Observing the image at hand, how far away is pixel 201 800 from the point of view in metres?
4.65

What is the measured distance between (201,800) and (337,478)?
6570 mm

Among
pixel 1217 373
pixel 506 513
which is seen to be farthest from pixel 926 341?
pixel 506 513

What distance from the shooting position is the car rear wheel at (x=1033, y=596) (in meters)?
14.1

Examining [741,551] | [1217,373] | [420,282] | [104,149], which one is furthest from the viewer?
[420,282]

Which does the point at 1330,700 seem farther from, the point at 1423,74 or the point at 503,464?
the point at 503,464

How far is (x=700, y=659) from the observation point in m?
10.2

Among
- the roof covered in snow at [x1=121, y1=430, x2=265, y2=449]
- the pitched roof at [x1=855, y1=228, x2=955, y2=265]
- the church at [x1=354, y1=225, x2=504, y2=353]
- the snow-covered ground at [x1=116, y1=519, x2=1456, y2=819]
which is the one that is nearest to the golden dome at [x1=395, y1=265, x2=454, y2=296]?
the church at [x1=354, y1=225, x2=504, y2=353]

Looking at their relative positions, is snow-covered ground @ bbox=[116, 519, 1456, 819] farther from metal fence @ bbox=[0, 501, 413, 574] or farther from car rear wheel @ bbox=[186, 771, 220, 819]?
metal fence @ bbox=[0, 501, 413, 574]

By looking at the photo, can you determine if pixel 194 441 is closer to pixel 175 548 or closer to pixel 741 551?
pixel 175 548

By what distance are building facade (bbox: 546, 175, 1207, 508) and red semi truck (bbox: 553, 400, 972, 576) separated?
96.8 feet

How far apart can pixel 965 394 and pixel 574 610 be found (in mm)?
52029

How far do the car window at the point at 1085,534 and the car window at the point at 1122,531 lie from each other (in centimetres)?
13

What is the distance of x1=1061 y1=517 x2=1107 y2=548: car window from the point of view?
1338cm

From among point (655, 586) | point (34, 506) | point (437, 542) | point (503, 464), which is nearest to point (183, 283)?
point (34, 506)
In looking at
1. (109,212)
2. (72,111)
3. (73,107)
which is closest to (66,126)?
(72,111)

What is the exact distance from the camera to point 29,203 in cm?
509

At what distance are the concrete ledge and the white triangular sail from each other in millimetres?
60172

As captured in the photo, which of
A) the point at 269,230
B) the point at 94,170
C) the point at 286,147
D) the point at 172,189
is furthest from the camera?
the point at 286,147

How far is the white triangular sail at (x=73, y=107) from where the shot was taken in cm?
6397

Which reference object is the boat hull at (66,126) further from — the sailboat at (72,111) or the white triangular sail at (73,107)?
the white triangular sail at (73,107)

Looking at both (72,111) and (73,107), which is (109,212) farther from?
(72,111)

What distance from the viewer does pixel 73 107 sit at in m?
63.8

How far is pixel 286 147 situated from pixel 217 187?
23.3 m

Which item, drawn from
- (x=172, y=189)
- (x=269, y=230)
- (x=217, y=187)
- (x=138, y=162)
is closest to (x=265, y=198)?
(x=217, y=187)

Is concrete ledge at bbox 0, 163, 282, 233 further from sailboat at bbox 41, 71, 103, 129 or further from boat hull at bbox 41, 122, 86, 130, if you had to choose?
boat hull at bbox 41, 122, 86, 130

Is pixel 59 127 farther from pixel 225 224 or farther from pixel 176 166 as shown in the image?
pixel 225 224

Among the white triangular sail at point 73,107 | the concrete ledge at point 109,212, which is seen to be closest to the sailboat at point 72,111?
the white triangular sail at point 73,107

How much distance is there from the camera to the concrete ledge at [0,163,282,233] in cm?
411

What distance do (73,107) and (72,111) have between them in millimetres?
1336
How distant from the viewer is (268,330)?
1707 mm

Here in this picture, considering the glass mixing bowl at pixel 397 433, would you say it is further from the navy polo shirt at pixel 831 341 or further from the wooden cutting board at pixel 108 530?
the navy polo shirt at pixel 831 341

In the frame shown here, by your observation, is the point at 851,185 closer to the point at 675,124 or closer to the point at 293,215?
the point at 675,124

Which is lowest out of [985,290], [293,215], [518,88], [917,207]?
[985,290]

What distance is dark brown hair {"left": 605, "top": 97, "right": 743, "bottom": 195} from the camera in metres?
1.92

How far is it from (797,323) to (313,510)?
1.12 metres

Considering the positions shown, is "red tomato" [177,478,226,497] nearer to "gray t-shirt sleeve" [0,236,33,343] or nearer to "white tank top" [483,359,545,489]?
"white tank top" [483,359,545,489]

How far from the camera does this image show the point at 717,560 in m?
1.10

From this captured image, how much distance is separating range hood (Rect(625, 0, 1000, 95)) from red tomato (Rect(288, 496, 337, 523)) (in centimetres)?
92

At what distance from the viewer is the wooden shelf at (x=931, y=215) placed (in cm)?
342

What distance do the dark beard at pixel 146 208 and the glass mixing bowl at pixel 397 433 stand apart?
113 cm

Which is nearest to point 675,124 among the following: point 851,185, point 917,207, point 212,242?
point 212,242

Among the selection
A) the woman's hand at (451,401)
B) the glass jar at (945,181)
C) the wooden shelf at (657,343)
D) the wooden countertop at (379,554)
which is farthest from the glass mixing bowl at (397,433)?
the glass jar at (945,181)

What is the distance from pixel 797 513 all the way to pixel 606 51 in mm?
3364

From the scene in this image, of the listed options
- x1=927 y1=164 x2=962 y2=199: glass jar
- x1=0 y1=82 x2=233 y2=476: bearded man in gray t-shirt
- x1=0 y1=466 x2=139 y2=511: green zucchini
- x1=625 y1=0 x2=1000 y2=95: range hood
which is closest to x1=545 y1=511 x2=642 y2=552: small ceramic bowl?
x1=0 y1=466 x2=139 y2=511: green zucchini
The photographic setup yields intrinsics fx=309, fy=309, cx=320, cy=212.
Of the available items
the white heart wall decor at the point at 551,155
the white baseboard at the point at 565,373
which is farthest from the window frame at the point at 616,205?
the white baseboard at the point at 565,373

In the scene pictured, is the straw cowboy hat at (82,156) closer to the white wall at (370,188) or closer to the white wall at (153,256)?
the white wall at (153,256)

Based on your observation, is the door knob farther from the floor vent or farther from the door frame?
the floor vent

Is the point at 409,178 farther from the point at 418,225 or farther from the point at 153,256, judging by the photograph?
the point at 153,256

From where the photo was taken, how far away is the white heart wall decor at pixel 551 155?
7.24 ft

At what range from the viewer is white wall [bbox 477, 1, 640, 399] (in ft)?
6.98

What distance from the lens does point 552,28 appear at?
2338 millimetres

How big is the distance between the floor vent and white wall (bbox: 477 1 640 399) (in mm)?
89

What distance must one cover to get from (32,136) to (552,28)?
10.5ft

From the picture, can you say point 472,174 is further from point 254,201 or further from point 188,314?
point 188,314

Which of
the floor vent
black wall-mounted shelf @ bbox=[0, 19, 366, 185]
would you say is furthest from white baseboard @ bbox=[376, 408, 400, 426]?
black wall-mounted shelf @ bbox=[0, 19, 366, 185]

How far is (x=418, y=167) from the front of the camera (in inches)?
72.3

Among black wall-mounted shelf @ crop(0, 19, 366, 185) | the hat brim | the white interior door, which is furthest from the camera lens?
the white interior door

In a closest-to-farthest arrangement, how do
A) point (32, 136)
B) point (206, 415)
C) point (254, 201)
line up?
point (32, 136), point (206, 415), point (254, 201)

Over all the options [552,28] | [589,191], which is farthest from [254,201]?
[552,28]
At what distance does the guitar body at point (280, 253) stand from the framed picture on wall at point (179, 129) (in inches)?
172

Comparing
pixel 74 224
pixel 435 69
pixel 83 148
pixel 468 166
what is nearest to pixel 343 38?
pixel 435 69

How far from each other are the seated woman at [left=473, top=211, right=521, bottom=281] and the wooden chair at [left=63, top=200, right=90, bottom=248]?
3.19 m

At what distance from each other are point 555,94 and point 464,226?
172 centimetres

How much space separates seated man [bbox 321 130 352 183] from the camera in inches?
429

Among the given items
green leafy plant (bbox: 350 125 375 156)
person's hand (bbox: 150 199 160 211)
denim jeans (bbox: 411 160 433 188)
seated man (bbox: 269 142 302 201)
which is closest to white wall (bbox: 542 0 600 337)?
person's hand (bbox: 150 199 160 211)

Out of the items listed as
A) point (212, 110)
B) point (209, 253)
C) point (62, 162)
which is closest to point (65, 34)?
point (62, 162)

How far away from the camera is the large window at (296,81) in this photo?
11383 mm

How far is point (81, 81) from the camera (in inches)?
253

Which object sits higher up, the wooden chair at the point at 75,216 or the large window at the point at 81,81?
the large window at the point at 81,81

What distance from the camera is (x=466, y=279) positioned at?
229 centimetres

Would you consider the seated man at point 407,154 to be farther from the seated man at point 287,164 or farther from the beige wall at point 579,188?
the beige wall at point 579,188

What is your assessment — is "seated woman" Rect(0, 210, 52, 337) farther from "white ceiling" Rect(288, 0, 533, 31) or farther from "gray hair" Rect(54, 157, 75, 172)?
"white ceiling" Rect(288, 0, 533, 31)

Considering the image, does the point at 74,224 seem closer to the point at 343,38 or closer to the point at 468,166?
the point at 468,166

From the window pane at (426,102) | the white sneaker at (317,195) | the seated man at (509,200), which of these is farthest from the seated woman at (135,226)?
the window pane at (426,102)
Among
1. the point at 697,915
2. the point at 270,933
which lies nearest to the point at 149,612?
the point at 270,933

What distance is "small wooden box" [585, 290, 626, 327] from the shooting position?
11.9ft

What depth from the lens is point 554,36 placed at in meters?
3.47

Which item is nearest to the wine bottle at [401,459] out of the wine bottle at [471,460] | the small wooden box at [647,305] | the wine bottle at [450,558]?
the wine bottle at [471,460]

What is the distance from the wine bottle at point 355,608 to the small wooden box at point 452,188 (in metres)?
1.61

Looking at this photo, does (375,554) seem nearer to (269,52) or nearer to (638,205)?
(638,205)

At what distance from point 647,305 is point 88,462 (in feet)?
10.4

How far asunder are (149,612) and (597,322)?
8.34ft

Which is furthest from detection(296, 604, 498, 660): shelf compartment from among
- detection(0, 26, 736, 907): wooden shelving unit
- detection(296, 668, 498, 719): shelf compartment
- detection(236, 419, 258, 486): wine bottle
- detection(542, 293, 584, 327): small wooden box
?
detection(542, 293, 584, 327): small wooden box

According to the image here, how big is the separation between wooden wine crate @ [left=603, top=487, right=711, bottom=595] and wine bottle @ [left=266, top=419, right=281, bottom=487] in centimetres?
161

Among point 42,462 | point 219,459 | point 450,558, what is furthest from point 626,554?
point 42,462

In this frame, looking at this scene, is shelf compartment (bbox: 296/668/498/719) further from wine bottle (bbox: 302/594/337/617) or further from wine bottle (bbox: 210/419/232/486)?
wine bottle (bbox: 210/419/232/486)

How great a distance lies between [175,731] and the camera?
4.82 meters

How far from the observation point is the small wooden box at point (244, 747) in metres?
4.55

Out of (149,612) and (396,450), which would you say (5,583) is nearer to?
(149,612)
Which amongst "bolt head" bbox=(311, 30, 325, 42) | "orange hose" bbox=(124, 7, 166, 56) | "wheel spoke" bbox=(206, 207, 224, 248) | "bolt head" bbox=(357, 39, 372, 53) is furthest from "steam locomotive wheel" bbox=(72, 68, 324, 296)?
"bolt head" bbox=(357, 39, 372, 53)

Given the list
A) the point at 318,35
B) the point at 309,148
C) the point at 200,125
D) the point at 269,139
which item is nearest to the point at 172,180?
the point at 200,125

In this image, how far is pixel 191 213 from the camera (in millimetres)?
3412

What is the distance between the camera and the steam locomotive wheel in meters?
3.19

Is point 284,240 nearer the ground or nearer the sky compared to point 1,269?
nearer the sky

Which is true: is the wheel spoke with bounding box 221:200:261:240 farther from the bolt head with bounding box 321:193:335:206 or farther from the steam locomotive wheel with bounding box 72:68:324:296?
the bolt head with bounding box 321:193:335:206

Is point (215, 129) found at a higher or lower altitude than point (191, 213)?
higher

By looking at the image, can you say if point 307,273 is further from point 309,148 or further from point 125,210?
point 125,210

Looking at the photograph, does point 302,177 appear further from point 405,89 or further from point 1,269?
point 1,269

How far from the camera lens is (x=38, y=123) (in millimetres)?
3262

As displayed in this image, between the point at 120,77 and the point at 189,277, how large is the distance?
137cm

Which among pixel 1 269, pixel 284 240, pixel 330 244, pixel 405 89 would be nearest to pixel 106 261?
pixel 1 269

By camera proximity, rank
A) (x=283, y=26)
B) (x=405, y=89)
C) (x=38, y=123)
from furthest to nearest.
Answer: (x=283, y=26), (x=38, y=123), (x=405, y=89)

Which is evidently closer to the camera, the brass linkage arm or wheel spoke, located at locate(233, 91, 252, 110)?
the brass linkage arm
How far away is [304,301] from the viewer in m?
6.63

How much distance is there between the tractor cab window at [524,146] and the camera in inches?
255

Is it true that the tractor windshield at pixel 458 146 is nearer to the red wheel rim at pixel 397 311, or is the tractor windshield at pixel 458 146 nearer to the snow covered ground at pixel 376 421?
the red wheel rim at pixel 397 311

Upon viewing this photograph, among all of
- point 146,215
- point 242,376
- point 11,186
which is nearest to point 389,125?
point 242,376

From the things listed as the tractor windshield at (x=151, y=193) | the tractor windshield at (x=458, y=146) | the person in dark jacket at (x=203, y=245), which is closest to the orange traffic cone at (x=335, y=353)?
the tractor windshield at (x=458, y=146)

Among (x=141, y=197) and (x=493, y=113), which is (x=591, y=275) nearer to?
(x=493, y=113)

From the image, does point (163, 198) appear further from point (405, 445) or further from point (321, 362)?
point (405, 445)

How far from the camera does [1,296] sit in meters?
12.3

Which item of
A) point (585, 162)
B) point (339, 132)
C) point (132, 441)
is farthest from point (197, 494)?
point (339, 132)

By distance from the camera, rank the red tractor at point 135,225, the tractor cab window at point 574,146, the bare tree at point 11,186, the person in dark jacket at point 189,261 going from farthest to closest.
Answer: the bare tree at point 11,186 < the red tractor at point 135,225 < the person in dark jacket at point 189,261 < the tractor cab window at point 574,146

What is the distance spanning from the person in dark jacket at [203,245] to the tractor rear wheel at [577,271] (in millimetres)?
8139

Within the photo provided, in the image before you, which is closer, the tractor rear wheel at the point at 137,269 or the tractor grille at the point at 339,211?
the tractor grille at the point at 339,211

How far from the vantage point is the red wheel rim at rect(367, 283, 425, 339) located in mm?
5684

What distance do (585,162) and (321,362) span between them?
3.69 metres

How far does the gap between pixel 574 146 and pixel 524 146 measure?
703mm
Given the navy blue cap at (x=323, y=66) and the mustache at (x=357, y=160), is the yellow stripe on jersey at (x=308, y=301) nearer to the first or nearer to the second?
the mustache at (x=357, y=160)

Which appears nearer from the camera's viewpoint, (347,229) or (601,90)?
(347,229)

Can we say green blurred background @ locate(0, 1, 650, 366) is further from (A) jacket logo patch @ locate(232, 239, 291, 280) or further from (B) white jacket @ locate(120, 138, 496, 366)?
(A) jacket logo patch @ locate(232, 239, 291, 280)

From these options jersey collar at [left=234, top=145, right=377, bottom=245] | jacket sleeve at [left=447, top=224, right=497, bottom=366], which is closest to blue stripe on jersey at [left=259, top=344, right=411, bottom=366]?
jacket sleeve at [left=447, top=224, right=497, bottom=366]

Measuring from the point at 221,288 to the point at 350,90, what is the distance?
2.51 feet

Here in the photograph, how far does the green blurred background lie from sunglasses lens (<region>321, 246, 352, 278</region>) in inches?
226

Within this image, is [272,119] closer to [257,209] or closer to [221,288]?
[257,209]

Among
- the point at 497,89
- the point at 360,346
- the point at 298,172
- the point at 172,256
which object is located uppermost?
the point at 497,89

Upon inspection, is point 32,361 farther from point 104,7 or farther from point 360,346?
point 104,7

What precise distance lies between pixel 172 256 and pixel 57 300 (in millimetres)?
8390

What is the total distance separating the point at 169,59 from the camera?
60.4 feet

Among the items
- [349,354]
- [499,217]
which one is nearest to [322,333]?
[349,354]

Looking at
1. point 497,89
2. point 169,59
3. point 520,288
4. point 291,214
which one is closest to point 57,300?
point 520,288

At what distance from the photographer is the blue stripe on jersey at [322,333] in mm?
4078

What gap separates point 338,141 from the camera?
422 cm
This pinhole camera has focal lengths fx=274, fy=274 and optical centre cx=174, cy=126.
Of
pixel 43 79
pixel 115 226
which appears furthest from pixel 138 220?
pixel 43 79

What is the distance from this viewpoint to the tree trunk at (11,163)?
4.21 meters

_ _ _ _ _ _ _

# [Your objective]
Set down exactly what runs from the line with "What distance do (585,162)" to the last line of the data above, including both of those lines and no others.

# [Solution to the problem]
What distance do (585,162) and (321,362) span between them?
3.69 metres

How far does the gap between pixel 574 146 and pixel 524 146 measure?
703mm
Given the navy blue cap at (x=323, y=66) and the mustache at (x=357, y=160), is the yellow stripe on jersey at (x=308, y=301) nearer to the first or nearer to the second?
the mustache at (x=357, y=160)

Which appears nearer from the camera's viewpoint, (347,229) or (601,90)?
(347,229)

Can we say green blurred background @ locate(0, 1, 650, 366) is further from (A) jacket logo patch @ locate(232, 239, 291, 280) or further from (B) white jacket @ locate(120, 138, 496, 366)?
(A) jacket logo patch @ locate(232, 239, 291, 280)

From these options jersey collar at [left=234, top=145, right=377, bottom=245] | jacket sleeve at [left=447, top=224, right=497, bottom=366], which is closest to blue stripe on jersey at [left=259, top=344, right=411, bottom=366]?
jacket sleeve at [left=447, top=224, right=497, bottom=366]

Measuring from the point at 221,288 to the point at 350,90, what is the distance?
2.51 feet

Here in the photograph, how far does the green blurred background lie from sunglasses lens (<region>321, 246, 352, 278</region>) in inches?
226

Within this image, is [272,119] closer to [257,209] or closer to [221,288]?
[257,209]

Among
- the point at 497,89
- the point at 360,346
- the point at 298,172
- the point at 172,256
which object is located uppermost?
the point at 497,89

Upon inspection, is point 32,361 farther from point 104,7 or farther from point 360,346?
point 104,7

What precise distance lies between pixel 172 256 and pixel 57 300 (in millimetres)?
8390

What is the total distance separating the point at 169,59 from the camera?
60.4 feet

Among the items
- [349,354]
- [499,217]
which one is nearest to [322,333]?
[349,354]

Looking at
1. point 497,89
2. point 169,59
3. point 520,288
4. point 291,214
which one is closest to point 57,300?
point 520,288

At what distance from the photographer is the blue stripe on jersey at [322,333] in mm?
4078

What gap separates point 338,141 from the camera?
422 cm
This pinhole camera has focal lengths fx=274, fy=274 and optical centre cx=174, cy=126.
Of
pixel 43 79
pixel 115 226
which appears furthest from pixel 138 220?
pixel 43 79

What is the distance from this viewpoint to the tree trunk at (11,163)?
4.21 meters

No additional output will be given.